Melody Maker March 30 1974

Manfred Mann's back in the Workhouse again. Workhouse Studios that is, down the Old Kent Road. From behind the control room door, strange electronic twitterings rise and fall, then majestic sounds of a Mellotron. Manny's doing a final cosmetic job on passages of the Earthband's next album, "The Good Earth", putting the seal on his work, chasing the effects he wants with a meticulous ear. Make no mistake about it, he's re-emerging now as one of our most exciting keyboards artists. Then Manfred turns to you and says how much he loathes the recording process, it's so mechanical, so easy to get hung up. He's getting a bit hung up now, on a synthesizer part. He worries that as the band strives to improve with each new album they might lose essential energy. This has to be guarded against, also predictability and self indulgency.

Apparently Earthband have got enough edits out of this album to fill another track. Manfred likes his music to be grand, but not cold or too hard. Linking theme of the album is "the Earth," in the broadest sense. "Once we've tied the whole idea through," he says, "it'll connect with the kinda things everybody has been feeling the last few years about the earth." "It's not us in particular. Once you've seen a picture from space you begin to understand certain things." In writing, there's been greater contribution this time from guitarist Mick Roger's, not so much a joint effort between him and Manny but that Mick's spreading his wings more.

"Although I'm incredibly nervous of writers within a band," Manfred admits, "I've seen too many bands with lousy internal writers all wanting to do their own songs." "Mick's been in a band like that and there really are a lot of them. Well anybody can write a song man (or so they think), you just walk down the street and hum a tune and that's a song!" "So I'm absolutely neurotic about the material being good enough. But Mick is really beginning to write things which are that much better, and I wouldn't say so if I didn't really think so." It adds up to the reason why EarthBand openly uses material by other writers and will continue to do so. "But take Father of Day," Manfred suggests, their current single from "Solar Fire." By the time we finished with it, it was as much our song as Dylan's I think. "I really don't mean that to sound arrogant but there was so much concept put into the song, and yet we were basically using what I think is a lovely song."

Manfred applies the same rigorous critique that he has for others, to himself. "I certainly do because I play to the other guys, and I'm like a nervous compass! If ther's the slightest degree of doubt, I'm the first one to say it's not good enough. If I'm really certain about something I push it a little bit harder, but I try to sense the outside." Manfred sits at home and listens to album after album, not for pleasure any more, but almost as part of a profession. "I get an immense degree of boredom out of it – but by doing it I find tracks, and in doing it I found the title track of this next album."

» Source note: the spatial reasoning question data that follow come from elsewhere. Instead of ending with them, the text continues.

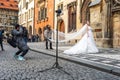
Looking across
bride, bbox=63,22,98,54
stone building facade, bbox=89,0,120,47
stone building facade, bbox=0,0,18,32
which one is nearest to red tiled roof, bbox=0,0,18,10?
stone building facade, bbox=0,0,18,32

The band were recently back from their third American tour where at last things started to buzz for them, in a way that's had a considerable impact on the presentation of their music. "America has made a difference in our playing, now our playing will slowly settle back a little because we're recording, we're only playing weekends, we're not consistently on the road. But one of te main things about America is the realisation of how important it is as a market. We feel there's a chance they'll really turn on to us there in a big way, whereas I don't get that feeling here. A lot of bands go to America and it destroys them. They find the pressures very difficult. In some ways, obviously the pressures are very high and things becomes more intense. But in our case, certainly over the last years, it's been a big factor in our survival, this absolute confidence that things were going to go right in the States."